Platão, Fédon.
A meu parecer, nosso argumento não saiu do lugar e
continua como alvo das mesmas objeções de antes. Que nossa alma já existisse antes de
assumir esta forma, é proposição que não me repugna aceitar, por engenhosa e – salvo
imodéstia de minha parte – suficientemente demonstrada.
Porém que subsista algures
depois de estarmos mortos, com isso é que não posso concordar. Não aceito, também o
reparo de Símias, quando afirma que a alma não é mais forte nem mais durável do que o
corpo, pois sob ambos os aspectos ela se distingue imensamente dele.
Por que então, lhe
diria o argumento, ainda te mostras incrédulo, se estás vendo que depois da morte do
homem sua porção mais fraca ainda subsiste? Não te parece que a porção mais durável terá
forçosamente de sobreviver igual tempo? Vê agora se o que digo contém alguma
substância. Para maior comodidade vou socorrer-me, como o fez Símias, de uma imagem.
Para mim, falar desse jeito é o mesmo que fazer as seguintes considerações a respeito de
um velho tecelão que acabasse de morrer: o homem não está morto: continua vivo em
alguma parte; e para prova dessa afirmação, apresentasse a roupa que ele então trazia no
corpo, tecida por ele mesmo, conservada e sem ter ainda perecido.
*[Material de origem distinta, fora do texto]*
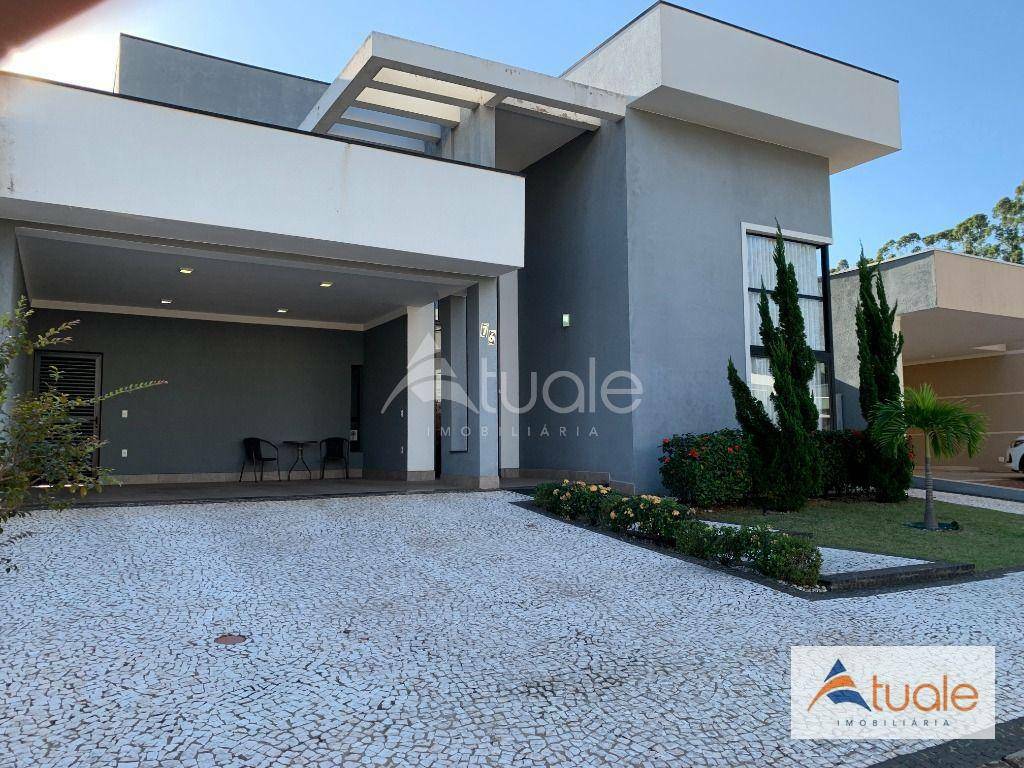 Casa de Condomínio à venda com 3 quartos, 255m² - Foto 2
E se alguém se
mostrasse incrédulo, poderia perguntar o que é por natureza mais durável, imaginaria ter
demonstrado que com maioria de razões o homem terá de estar bem, visto não haver
perecido o que por natureza é menos durável.
Porém a meu ver, Símias, a realidade, é muito
diferente. Presta atenção ao seguinte: Não há quem não veja quanto é fraco semelhante
argumento. Havendo gasto muitas roupas por ele próprio tecidas, o nosso homem morreu,
de fato, depois de todas, e não foram poucas, porém antes da última, segundo penso; mas
nem por isso o homem é inferior ou mais fraco do que a roupa. Essa imagem, quero crer, se
aplica tanto à alma como ao corpo, e quem argumentasse desse modo com relação ao
corpo, falaria com muito mais propriedade, a saber: que a alma é mais durável e o corpo
mais fraco e transitório, pois fora acertado acrescentar que cada alma consome vários
corpos, principalmente quando vive muitos anos.
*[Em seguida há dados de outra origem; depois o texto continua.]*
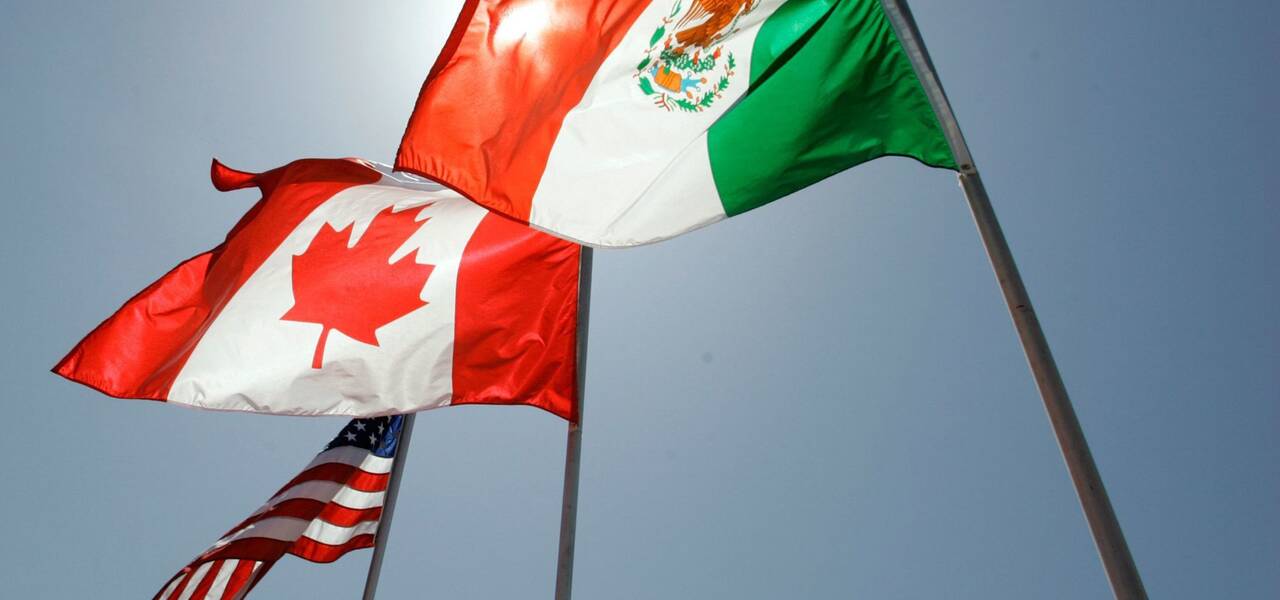 United States Mexico  Canada Agreement (USMCA)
Se o corpo se escoa e se deliquesce
enquanto o homem vive, a alma retece de contínuo o que for consumido. Forçoso será, por
conseguinte, que, no instante de morrer, ainda esteja a alma com a última vestimenta por
ela feia, só vindo a morrer antes da última. Desaparecida a alma, mostra, de pronto, o corpo
sua fraqueza natural e se desmancha pela putrefação. Por isso mesmo, com base nesses
argumentos não podemos confiar que nossa alma subsista algures depois da morte.
E se
alguém concedesse ao expositor de tua proposição mais ainda do que fazes e lhe desse de
barato não penas que nossas almas existem antes do tempo do nascimento, sendo que nada
impede, até mesmo depois de nossa morte, existirem algumas e continuarem a existir, e
muitas vezes renascerem e tornarem a morrer, por serem de natureza bastante forte para
suportar esses nascimentos sucessivos: se lhe concedêssemos esse ponto, de todo o jeito ele
se recusaria a admitir que a alma não se esgota nesses nascimentos sucessivos, para acabar
numa dessas últimas mortes, por desaparecer de todo.
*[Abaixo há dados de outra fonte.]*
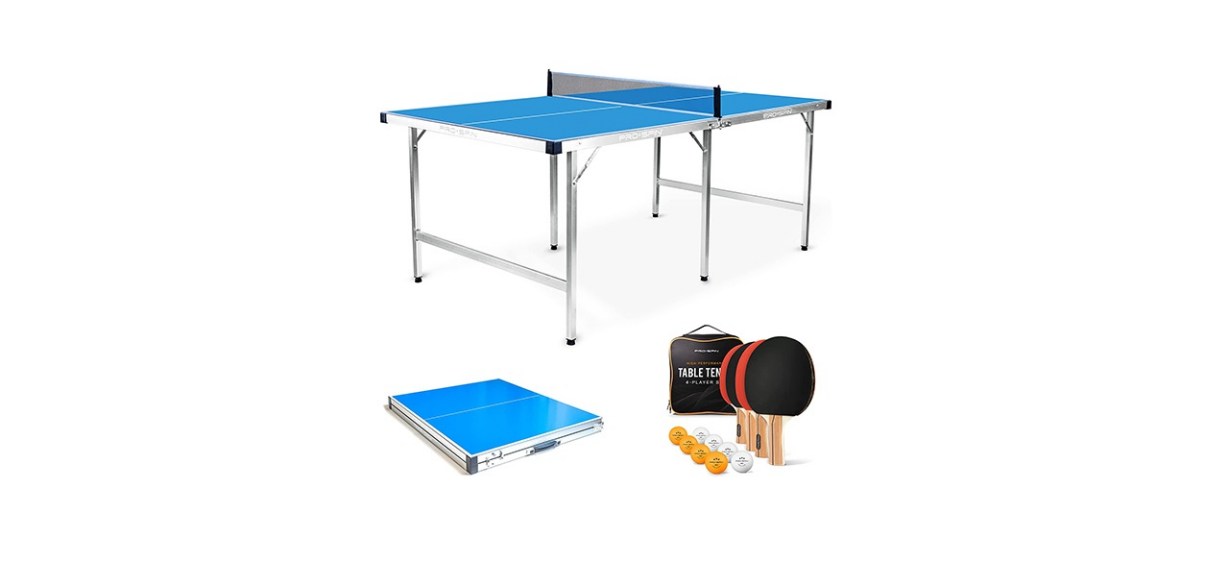 PRO SPIN Midsize Ping-Pong Table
Dessa morte última, poderia
acrescentar, e dessa decomposição do corpo que leva para a alma a destruição, ninguém
pode ter conhecimento, por não estar em nós experimentá-la. Se as coisas se passam mesmo
dessa forma, por força terá de ser irracional a confiança de qualquer pessoa diante da morte,
a menos que esse alguém pudesse demonstrar que a alma é absolutamente imortal e
imperecível. Sendo isso impossível, não há como evitar que o moribundo se arreceie de que
no instante em que sua alma se desaparecer do corpo, venha a desaparecer de todo.